▸ YOUR TASK: Reproduce every line of the listing below verbatim.

▸ DATA SUPPLIED:

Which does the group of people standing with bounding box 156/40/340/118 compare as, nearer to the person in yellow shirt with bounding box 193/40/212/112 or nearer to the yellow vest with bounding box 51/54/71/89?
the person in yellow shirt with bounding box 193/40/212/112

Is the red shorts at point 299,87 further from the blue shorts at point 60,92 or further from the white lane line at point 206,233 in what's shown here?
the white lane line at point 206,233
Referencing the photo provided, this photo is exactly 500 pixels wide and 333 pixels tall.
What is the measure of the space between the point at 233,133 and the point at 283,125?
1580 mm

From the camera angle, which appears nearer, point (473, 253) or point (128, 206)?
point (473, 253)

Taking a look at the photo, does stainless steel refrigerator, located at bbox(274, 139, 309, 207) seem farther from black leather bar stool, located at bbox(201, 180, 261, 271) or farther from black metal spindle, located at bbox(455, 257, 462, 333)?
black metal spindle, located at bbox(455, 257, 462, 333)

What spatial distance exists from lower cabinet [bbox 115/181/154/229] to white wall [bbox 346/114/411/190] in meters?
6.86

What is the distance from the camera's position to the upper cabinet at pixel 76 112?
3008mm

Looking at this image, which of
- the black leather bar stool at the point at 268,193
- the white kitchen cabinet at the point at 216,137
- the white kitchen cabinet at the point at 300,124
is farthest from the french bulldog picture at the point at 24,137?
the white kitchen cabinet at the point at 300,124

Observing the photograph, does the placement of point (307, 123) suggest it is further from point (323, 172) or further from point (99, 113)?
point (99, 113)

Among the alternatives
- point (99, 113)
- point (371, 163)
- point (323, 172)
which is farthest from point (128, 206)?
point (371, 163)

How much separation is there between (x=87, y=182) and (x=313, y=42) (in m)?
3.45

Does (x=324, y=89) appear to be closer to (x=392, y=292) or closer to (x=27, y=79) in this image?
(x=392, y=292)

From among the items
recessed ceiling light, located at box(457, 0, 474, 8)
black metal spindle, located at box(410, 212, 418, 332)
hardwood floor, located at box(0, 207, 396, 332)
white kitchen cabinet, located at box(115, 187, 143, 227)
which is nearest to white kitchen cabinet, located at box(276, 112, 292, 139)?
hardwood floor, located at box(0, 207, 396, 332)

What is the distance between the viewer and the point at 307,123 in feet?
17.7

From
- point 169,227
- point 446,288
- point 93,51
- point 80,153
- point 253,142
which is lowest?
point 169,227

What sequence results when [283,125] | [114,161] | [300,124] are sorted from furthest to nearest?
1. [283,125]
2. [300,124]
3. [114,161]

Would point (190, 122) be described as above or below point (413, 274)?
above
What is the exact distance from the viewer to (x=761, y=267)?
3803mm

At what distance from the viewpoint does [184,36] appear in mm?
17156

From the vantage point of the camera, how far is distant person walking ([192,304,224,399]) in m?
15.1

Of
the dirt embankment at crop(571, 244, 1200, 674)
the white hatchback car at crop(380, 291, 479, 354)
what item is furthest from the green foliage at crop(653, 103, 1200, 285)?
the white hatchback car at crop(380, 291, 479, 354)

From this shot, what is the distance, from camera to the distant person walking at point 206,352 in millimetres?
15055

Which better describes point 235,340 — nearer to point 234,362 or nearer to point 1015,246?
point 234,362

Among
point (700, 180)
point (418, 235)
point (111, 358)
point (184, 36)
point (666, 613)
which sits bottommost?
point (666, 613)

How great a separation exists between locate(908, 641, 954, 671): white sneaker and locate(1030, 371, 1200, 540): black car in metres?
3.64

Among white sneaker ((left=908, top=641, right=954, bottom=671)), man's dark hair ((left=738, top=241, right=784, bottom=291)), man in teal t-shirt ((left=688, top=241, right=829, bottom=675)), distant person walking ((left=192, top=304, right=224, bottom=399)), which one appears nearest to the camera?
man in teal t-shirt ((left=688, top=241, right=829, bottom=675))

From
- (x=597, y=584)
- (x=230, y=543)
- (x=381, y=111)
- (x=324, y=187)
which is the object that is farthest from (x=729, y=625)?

▸ RESULT BELOW:
Which does the group of people standing with bounding box 156/40/340/118 compare as, nearer to the person in yellow shirt with bounding box 193/40/212/112 or nearer to the yellow vest with bounding box 51/54/71/89?
the person in yellow shirt with bounding box 193/40/212/112

Is the red shorts at point 299,87 further from the blue shorts at point 60,92 or further from the white lane line at point 206,233 in what's shown here?
the white lane line at point 206,233
Referencing the photo provided, this photo is exactly 500 pixels wide and 333 pixels tall.
What is the measure of the space between the point at 233,133 and the point at 283,125?
1580 mm

From the camera angle, which appears nearer, point (473, 253) or point (128, 206)?
point (473, 253)

Taking a look at the photo, does stainless steel refrigerator, located at bbox(274, 139, 309, 207) seem farther from black leather bar stool, located at bbox(201, 180, 261, 271) or farther from black metal spindle, located at bbox(455, 257, 462, 333)?
black metal spindle, located at bbox(455, 257, 462, 333)

What spatial distance exists from lower cabinet [bbox 115/181/154/229] to white wall [bbox 346/114/411/190] in meters?
6.86

What is the distance from the camera's position to the upper cabinet at pixel 76 112?
3008mm

Looking at this image, which of
- the black leather bar stool at the point at 268,193
- the white kitchen cabinet at the point at 216,137
- the white kitchen cabinet at the point at 300,124
is farthest from the french bulldog picture at the point at 24,137?
the white kitchen cabinet at the point at 300,124

Observing the photograph, does the placement of point (307, 123) suggest it is further from point (323, 172) or further from point (99, 113)?
point (99, 113)

Among the alternatives
- point (99, 113)
- point (371, 163)
- point (323, 172)
which is farthest from point (128, 206)?
point (371, 163)

How much separation is there between (x=87, y=182) and (x=313, y=42) (in m)?
3.45

Does (x=324, y=89) appear to be closer to (x=392, y=292) or closer to (x=27, y=79) in this image?
(x=392, y=292)

From among the items
recessed ceiling light, located at box(457, 0, 474, 8)
black metal spindle, located at box(410, 212, 418, 332)
hardwood floor, located at box(0, 207, 396, 332)
white kitchen cabinet, located at box(115, 187, 143, 227)
which is nearest to white kitchen cabinet, located at box(276, 112, 292, 139)?
hardwood floor, located at box(0, 207, 396, 332)

What is the distance between the viewer and the point at 307,123 in feet?
17.7

From
- point 169,227
- point 446,288
- point 93,51
- point 80,153
- point 253,142
which is lowest?
point 169,227

What sequence results when [283,125] | [114,161] | [300,124] are sorted from furthest to nearest?
1. [283,125]
2. [300,124]
3. [114,161]

Would point (190, 122) be described as above or below point (413, 274)?
above
What is the exact distance from the viewer to (x=761, y=267)?
3803mm

At what distance from the viewpoint does [184,36] appear in mm?
17156

From the vantage point of the camera, how far is distant person walking ([192,304,224,399]) in m?
15.1

Of
the dirt embankment at crop(571, 244, 1200, 674)
the white hatchback car at crop(380, 291, 479, 354)
what item is furthest from the green foliage at crop(653, 103, 1200, 285)?
the white hatchback car at crop(380, 291, 479, 354)

From this shot, what is the distance, from camera to the distant person walking at point 206,352 in millimetres?
15055

Which better describes point 235,340 — nearer to point 234,362 or nearer to point 1015,246?
point 234,362

Among
point (700, 180)
point (418, 235)
point (111, 358)
point (184, 36)
point (666, 613)
which sits bottommost?
point (666, 613)

How great a separation exists between locate(908, 641, 954, 671): white sneaker and locate(1030, 371, 1200, 540): black car in metres?
3.64

Among white sneaker ((left=908, top=641, right=954, bottom=671)), man's dark hair ((left=738, top=241, right=784, bottom=291)), man in teal t-shirt ((left=688, top=241, right=829, bottom=675)), distant person walking ((left=192, top=304, right=224, bottom=399)), which one appears nearest to the camera?
man in teal t-shirt ((left=688, top=241, right=829, bottom=675))

From
- (x=597, y=584)
- (x=230, y=543)
- (x=381, y=111)
- (x=324, y=187)
which is the object that is farthest from (x=729, y=625)?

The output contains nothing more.